December 23, 2007

As the venerable Chicago radio newsman and commentator Paul Harvey would say, “Here is a strange . . . “

According to the time stamp in the e-mail headers, I received a “Press Advisory” last night, at 11:50 P.M. CST.  The headline of the advisory reads: “Student’s Civil Disobedience and Arrest at Rockefeller Center: Demonstration against the war in Iraq.”

Yet another crackdown on peaceful protest, I thought.  As I’ve written elsewhere, the war in Iraq is not only immoral because of its effects over there, but because of the role it has played in restricting civil liberties at home.  That’s nothing new, of course; Justin Raimondo and Bill Kauffman have both eloquently recalled the works of members of the Old Right, who saw this as a near-universal effect of waging unjust and unnecessary wars.

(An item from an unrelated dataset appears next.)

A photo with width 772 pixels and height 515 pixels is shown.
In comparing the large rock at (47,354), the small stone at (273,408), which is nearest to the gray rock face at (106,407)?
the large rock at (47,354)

Time for a post over at Taki’s Top Drawer.  So, I opened the Press Advisory to get the details, and that’s when the Twilight Zone music started playing.  See if you hear it, too:

WHO:  Ashley Casale, who first came to media attention when she organized a march from San Francisco to Washington, D.C. to protest the war and demand impeachment, and a coalition of student organizations from Washington D.C to New York.

WHAT: students have organized a display of civil disobedience to demand an end to the occupation of iraq.

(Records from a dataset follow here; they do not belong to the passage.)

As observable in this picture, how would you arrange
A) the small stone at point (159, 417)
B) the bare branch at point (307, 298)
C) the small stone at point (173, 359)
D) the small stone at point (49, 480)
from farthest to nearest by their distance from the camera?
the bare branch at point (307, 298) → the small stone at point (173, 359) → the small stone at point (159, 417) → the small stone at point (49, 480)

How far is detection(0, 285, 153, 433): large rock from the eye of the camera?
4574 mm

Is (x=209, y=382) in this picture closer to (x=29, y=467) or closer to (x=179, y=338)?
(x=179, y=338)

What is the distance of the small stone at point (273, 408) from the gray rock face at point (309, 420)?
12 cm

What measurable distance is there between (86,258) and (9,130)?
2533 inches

WHERE: Rockefeller Center, NYC in front of famous Christmas Tree display.

WHEN: 4 PM, Sunday December 23, 2007”

So, I’ve received a Press Advisory to inform me of an arrest that hasn’t taken place yet?  What, exactly, does that imply?  That the erosion of our civil liberties is so complete that we can say, with certainty, that an arrest will take place at a peaceful protest where “Students will sit in front of the Christmas Tree at Rockefeller Center and play the John Lennon song, ‘Happy Christmas (War is Over)’ while reading the names of every U.S. soldier killed since the invasion of Iraq in 2003”?

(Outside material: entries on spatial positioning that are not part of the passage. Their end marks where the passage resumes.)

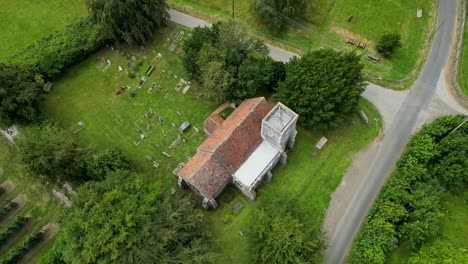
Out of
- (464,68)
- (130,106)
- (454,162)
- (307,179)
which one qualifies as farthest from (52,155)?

Or does it mean that those students intend to make sure that they are arrested, no matter what it takes?  Or, if we assume that the possessive in the headline is correct and not a mistake, not students, but a student, presumably Ashley Casale?

I want this war to end, as quickly as possible, but I’m not sure that stage-managed media events, designed to draw more attention to their organizers than to the men and women killed for no reason in Iraq, is the way to do it.